И все-таки молчал. Морозы нажимали. И вдруг – в стан московский явилось посольство Ахмата: пусть Москва отдаст только дань за последние девять лет, пусть вместо Ивана придет на поклон хотя сын его или даже кто-нибудь из воевод, и все Иван не дал послам никакого ответа: он понял, что это значит, и – ждал. Ахмат в бешенстве приказал своим полкам начать переправу через Оку, но татары наткнулись на огонь русских и отошли…
Москва, известившись о мирных переговорах, забурлила пламенным негодованием. Отцы духовные, с неистовым Вассианом Рыло во главе, совершенно забыв на этот раз, что задача Церкви есть устроение царства не земного, но небесного, говорили по церквам зажигательные проповеди, а Вассиан сочинил даже к великому государю послание, переполненное ссылками не только на Писание, но даже и на философа Демокрита, который, по словам владыки, весьма мудро учил, что князю надо иметь в делах ум, против неприятелей храбрость, а к своей дружине привет и любовь…
Угра покрылась льдом. По льду Ахмату наступать было много легче, но он не наступал. Иван, все более и более укрепляясь в правильности взятой им линии, но по-прежнему одинокий, повелел своим полкам стянуться к Боровску, чтобы, в случае переправы Ахмата, дать ему там, на равнине, решительный, всеми силами бой. Ахмат перепугался. Ему показалось, что русская рать предприняла какое-то обходное движение, и вдруг – бросился со всей своей ордой на Литву. Назад, в свои улусы, идти он не смел: там свирепствовал, с одной стороны, Нордулат с Ноздреватым, а с другой – ногаи. С истомленными и голодными полками своими Ахмат в отчаянии грабил и жег Литву, страну своего союзника и друга, а затем повернул к Дону. Но там его ждали ногаи: они разбили его расстроенную рать, убили его самого и забрали в полон его жен, детей и весь обоз.
С великим торжеством пошла русская рать к Москве, уничтожив страшного врага и не потеряв в битве ни единого воина.

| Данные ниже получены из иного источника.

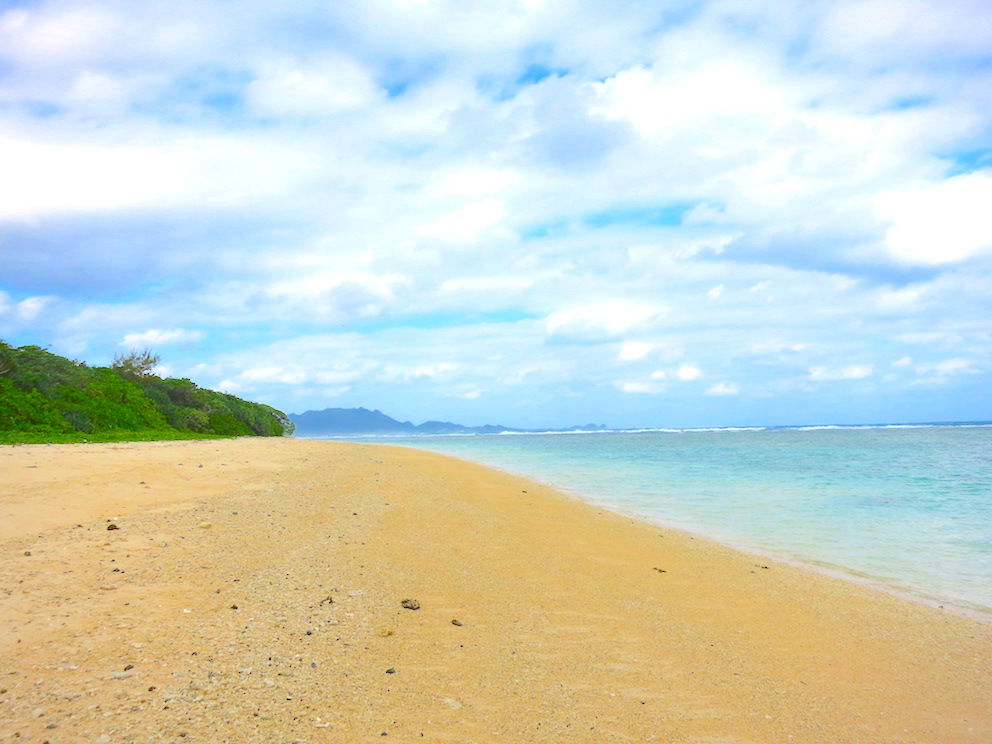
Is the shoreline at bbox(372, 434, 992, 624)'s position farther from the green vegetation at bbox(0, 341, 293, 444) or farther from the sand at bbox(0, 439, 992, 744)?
the green vegetation at bbox(0, 341, 293, 444)

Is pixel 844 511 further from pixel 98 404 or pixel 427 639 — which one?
pixel 98 404

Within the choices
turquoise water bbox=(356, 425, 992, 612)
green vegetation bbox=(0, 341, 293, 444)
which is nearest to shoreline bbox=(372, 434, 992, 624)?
turquoise water bbox=(356, 425, 992, 612)

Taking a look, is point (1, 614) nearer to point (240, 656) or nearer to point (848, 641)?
point (240, 656)

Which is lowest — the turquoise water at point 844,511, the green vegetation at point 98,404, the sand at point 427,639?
the turquoise water at point 844,511

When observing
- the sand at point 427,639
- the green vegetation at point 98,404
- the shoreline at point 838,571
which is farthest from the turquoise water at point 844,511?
the green vegetation at point 98,404

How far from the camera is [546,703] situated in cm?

– Ну что? – горделиво спросил Иван князя Василия, ехавшего рядом с ним. – Да, знамо дело, куда пригляднее положить десятки тысяч, стать на костях, трубить в трубы… Шуму сколько хочешь… А у меня вот ничего такого не было, да зато все полки мои целехоньки и на Литву да на ляхов хоть завтра готовы… Как теперь скажешь, княже?..
Князь не мог не восхищаться этой чистой работой большого ума, но в то же время в глубине души в нем было словно сожаление, что не было бранного поля, усеянного тысячами своих и врагов, не реяло над павшими черное знамя великокняжеское, не трубили, став на костях, сбор оставшимся в живых… Дьяк же Бородатый смотрел на Ивана влюбленными глазами и стал к нему особенно почтителен.